Samedi matin, dès 8 heures, ambiance des grands jours donc avec présence policière et arrivée d’un huissier venu constater… quoi d’ailleurs ? Que les travailleur·euses exercent leur droit de grève et distribuent dans l’espace public et devant leur entreprise un tract mais sans empêcher physiquement les clients (zéro client à cette heure !) d’y entrer ? Eh bien, non ! Figurez-vous que ce huissier admoneste les militant·e·s présent·e·s en leur expliquant que la simple adresse verbale constitue déjà en soi, sinon une violence, une pression inacceptable ! Incrédulité, hilarité… Il aurait donc fallu se contenter de déposer une pile de tracts sur un caddie puis se tenir prudemment à distance sans proférer un mot de peur d’effaroucher le pauvre consommateur pris en otage par les méchants travailleurs en colère ? L’huissier fut vite remis à sa place par un camarade qui n’avait pas sa langue dans sa poche. Concrètement, que pouvait-il faire ? S’approcher de chaque client auquel nous nous adresserions pour juger de la teneur à son avis plus ou moins virulente, menaçante ou simplement persuasive de nos propos ? On frisait le ridicule et nous lui faisions bien sentir ! Un peu décontenancé, il se retourna vers les policiers manifestement peu enclins à appuyer son excès de zèle. Ensuite il s’engouffrait dans un magasin vide de clients et aux rayons entièrement dégarnis de produits frais grâce aux blocages de camions des derniers jours pour s’entretenir longuement avec le patron excédé qui, nous dit-on, commence à perdre les nerfs… Un quart d’heure plus tard, le huissier sort visiblement satisfait du « service minimum » accompli, disparaît du parking comme un pet sur une toile cirée, rapidement suivi par la brochette de pandores restée prudemment bien à l’écart du piquet.

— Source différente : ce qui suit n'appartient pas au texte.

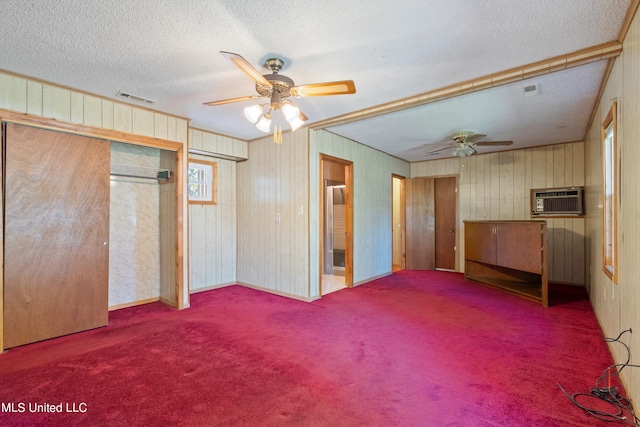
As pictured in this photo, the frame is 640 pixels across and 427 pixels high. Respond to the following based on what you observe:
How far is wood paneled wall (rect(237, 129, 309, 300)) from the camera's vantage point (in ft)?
14.8

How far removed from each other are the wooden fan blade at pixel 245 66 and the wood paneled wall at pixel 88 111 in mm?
2139

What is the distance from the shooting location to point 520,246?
14.3ft

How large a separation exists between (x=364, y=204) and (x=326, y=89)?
340 cm

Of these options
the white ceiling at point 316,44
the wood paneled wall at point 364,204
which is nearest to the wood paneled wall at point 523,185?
the wood paneled wall at point 364,204

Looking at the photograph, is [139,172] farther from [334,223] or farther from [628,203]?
[628,203]

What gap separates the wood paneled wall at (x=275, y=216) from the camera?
450 cm

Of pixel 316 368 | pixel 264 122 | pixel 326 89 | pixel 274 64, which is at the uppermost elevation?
pixel 274 64

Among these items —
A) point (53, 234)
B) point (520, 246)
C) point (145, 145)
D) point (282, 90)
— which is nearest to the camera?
point (282, 90)

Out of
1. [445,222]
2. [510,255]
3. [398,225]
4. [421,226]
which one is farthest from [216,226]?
[445,222]

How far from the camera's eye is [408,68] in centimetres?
266

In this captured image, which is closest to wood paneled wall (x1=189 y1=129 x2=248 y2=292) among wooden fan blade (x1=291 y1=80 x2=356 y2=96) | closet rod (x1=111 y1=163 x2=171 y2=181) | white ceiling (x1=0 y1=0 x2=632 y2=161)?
closet rod (x1=111 y1=163 x2=171 y2=181)

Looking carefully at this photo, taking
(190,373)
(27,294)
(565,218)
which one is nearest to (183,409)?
(190,373)

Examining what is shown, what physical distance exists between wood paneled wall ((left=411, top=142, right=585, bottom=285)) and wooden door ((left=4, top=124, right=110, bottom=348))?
20.9 feet

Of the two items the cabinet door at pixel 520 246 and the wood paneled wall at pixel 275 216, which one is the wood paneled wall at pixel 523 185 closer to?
Result: the cabinet door at pixel 520 246
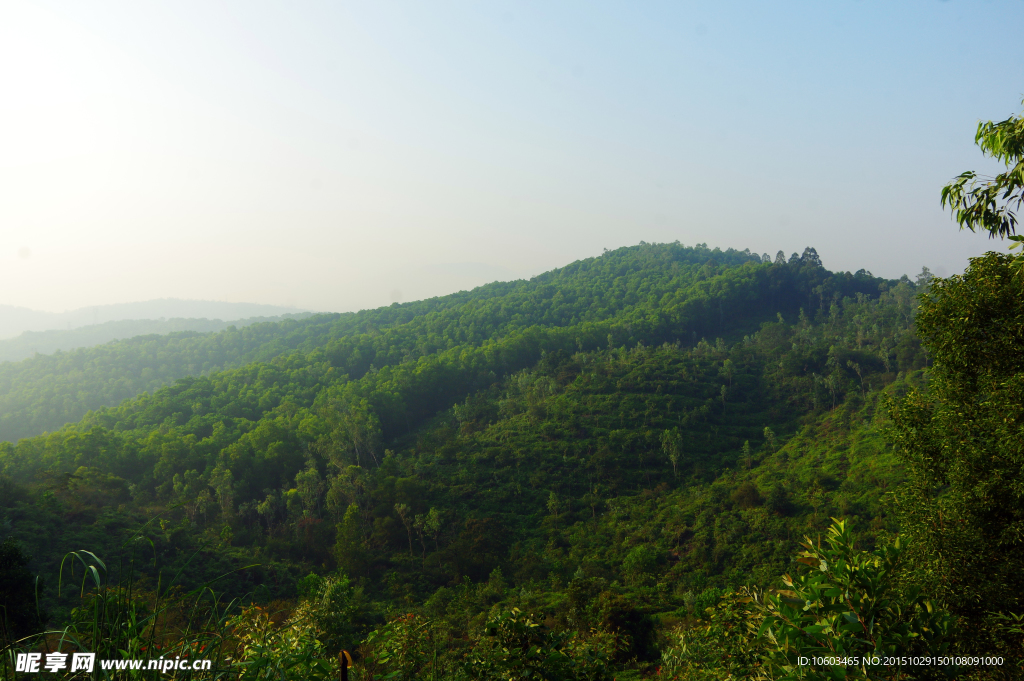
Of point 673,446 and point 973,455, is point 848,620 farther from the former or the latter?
point 673,446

Il s’engouffrait dans un magasin vide de clients et aux rayons entièrement dégarnis de produits frais grâce aux blocages de camions des derniers jours…

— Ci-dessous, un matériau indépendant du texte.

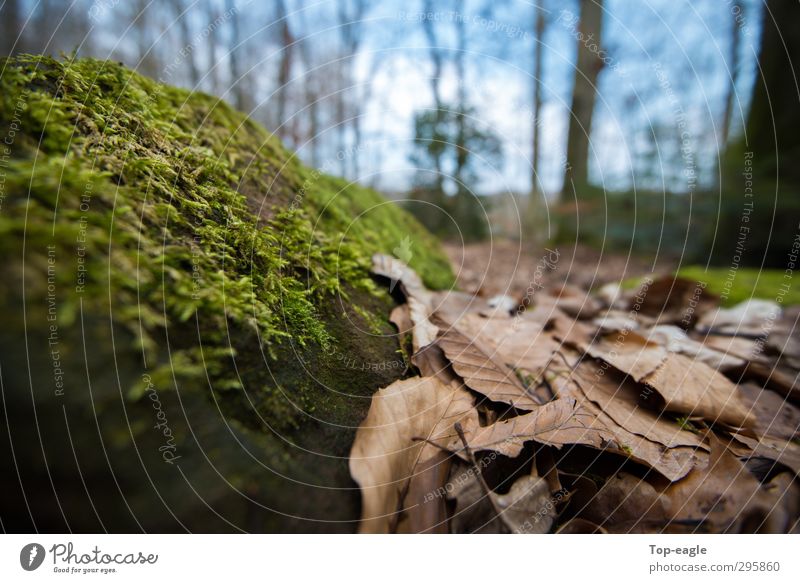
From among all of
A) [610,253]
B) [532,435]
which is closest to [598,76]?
[610,253]

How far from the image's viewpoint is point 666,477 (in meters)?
1.06

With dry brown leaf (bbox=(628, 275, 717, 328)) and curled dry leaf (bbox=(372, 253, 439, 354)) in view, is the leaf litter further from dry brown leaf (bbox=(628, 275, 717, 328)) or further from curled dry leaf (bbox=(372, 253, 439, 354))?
dry brown leaf (bbox=(628, 275, 717, 328))

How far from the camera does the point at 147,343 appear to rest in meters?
0.82

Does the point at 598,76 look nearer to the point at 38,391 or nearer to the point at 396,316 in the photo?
the point at 396,316

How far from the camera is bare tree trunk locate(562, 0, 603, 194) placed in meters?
6.98

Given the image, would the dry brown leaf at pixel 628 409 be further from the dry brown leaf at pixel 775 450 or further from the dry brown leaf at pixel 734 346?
the dry brown leaf at pixel 734 346

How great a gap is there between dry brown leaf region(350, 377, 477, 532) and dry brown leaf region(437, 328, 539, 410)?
3.2 inches

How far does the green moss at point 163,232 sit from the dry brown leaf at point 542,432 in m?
0.58

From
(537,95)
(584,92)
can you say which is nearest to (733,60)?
(584,92)

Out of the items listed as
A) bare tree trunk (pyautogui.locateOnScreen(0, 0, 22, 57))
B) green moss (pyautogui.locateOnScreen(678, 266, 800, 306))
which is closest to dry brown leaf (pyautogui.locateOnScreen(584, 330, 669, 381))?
green moss (pyautogui.locateOnScreen(678, 266, 800, 306))

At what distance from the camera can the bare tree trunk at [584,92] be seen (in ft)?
22.9

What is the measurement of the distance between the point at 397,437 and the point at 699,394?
122 centimetres

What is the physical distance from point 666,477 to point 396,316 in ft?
3.47

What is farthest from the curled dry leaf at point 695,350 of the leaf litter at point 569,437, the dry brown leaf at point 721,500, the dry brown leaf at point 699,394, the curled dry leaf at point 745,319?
the dry brown leaf at point 721,500
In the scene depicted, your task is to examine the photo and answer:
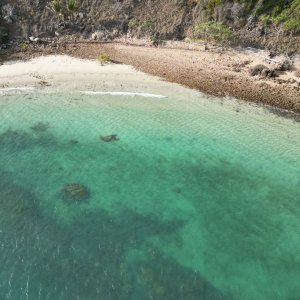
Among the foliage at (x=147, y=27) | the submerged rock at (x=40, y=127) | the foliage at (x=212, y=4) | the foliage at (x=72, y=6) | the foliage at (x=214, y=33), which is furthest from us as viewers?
the foliage at (x=72, y=6)

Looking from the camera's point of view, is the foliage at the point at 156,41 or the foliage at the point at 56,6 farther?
the foliage at the point at 56,6

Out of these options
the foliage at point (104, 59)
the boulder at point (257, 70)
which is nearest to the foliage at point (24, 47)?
the foliage at point (104, 59)

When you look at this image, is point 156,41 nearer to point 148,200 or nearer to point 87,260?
point 148,200

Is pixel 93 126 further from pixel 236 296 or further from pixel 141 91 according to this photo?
pixel 236 296

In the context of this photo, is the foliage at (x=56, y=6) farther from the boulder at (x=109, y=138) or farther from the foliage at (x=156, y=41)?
the boulder at (x=109, y=138)

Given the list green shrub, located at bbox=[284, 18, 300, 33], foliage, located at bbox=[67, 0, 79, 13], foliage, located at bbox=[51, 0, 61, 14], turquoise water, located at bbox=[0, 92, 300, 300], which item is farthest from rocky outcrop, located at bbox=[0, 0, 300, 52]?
turquoise water, located at bbox=[0, 92, 300, 300]

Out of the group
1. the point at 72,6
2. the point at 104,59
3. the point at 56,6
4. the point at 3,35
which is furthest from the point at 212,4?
the point at 3,35
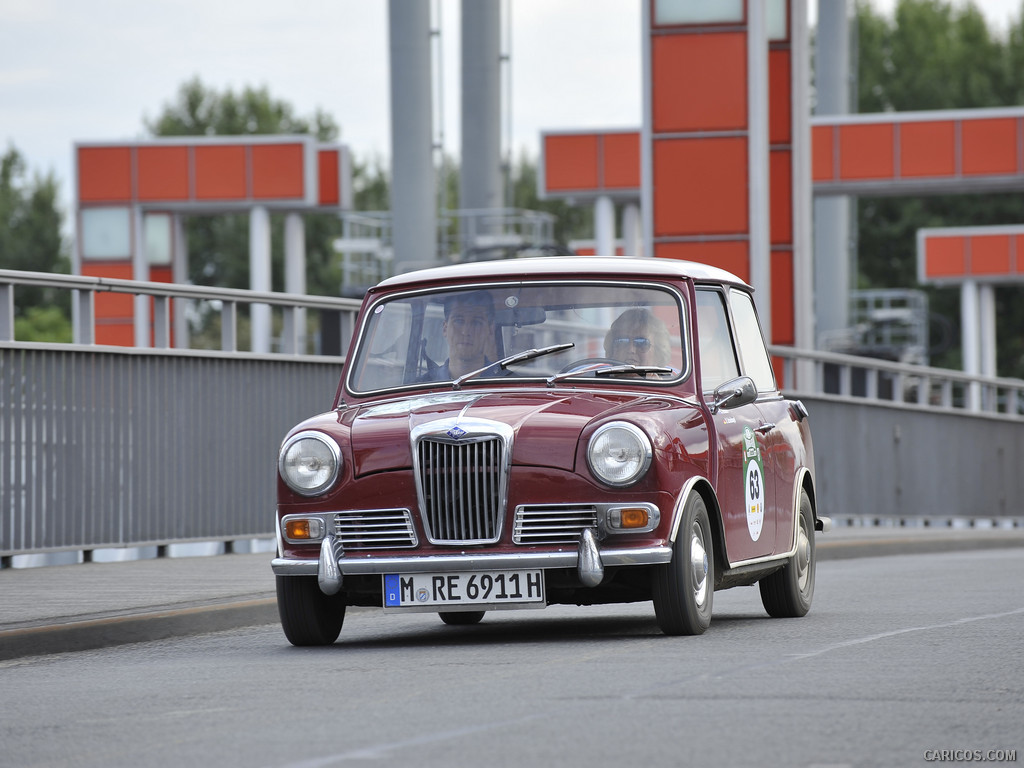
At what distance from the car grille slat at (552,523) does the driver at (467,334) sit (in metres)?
1.19

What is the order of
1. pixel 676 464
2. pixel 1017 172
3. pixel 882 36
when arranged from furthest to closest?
1. pixel 882 36
2. pixel 1017 172
3. pixel 676 464

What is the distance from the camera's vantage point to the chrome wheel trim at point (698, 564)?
912 cm

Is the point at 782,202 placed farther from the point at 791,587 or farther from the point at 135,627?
the point at 135,627

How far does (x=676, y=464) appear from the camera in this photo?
9008mm

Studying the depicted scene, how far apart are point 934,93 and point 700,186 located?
5665 centimetres

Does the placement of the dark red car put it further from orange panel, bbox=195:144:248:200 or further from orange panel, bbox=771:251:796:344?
orange panel, bbox=195:144:248:200

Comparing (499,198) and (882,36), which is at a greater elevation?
(882,36)

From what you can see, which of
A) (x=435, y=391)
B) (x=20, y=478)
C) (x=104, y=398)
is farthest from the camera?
(x=104, y=398)

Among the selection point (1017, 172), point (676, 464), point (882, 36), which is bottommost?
point (676, 464)

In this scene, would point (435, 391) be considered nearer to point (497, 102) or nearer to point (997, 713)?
point (997, 713)

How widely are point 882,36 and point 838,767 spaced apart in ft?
262

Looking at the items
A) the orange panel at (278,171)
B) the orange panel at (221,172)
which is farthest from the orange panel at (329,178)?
the orange panel at (221,172)

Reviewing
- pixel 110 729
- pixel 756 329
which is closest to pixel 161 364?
pixel 756 329

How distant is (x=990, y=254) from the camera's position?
2072 inches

Nous avions dès lors les mains libres pour monter la garde devant l’entrée du magasin. Nous n’avions pas beaucoup d’arguments à employer pour persuader les quelques client·e·s ignorant notre présence et se dirigeant un peu hésitant·e·s vers le sas d’entrée que la solidarité avec les travailleur·euses de « leur Delhaize » passait par un demi-tour et la lecture du tract syndical « Les deals de Delhaize, on dit non ! »

Nous sommes resté·e·s le reste de la matinée à échanger avec les délégué·e·s et travailleur·euses du site, permanent·e·s, militant·e·s syndicaux/ales d’autres entreprises du secteur (Cora, Boucheries Renmans qui nous disent être bien conscient·e·s que si ça passe chez Delhaize, leur tour viendra très vite…) et militant·e·s politiques. La fatigue commence à se faire sentir pour celleux qui assurent le piquet depuis le début du conflit, iels nous remercient du soutien d’aujourd’hui, on promet de repasser quand il faudra et quand on pourra. Plusieurs personnes (elles ont entendu parler du durcissement du conflit aux infos) passent spontanément nous dire leur révolte devant l’agressivité et le mépris du patronat, leur dégoût de la com qui pousse au défaitisme et de l’intox autour du conflit (voir par exemple l’article du Soir titré « Analyse : pourquoi le personnel et les syndicats de Delhaize risquent de perdre la grève ») qui prétend qu’une « majorité silencieuse » serait prête à reprendre le travail. Vers 13h, nous apprenons que le directeur « met les pouces », il vient d’annuler le service des étudiant·e·s prévus pour l’après-midi, le magasin ferme ses portes ! Suite au prochain épisode…

Photo : Delhaize de Hornu en grève le samedi 8 avril 2023 (Gauche anticapitaliste / CC BY-NC-SA 4.0).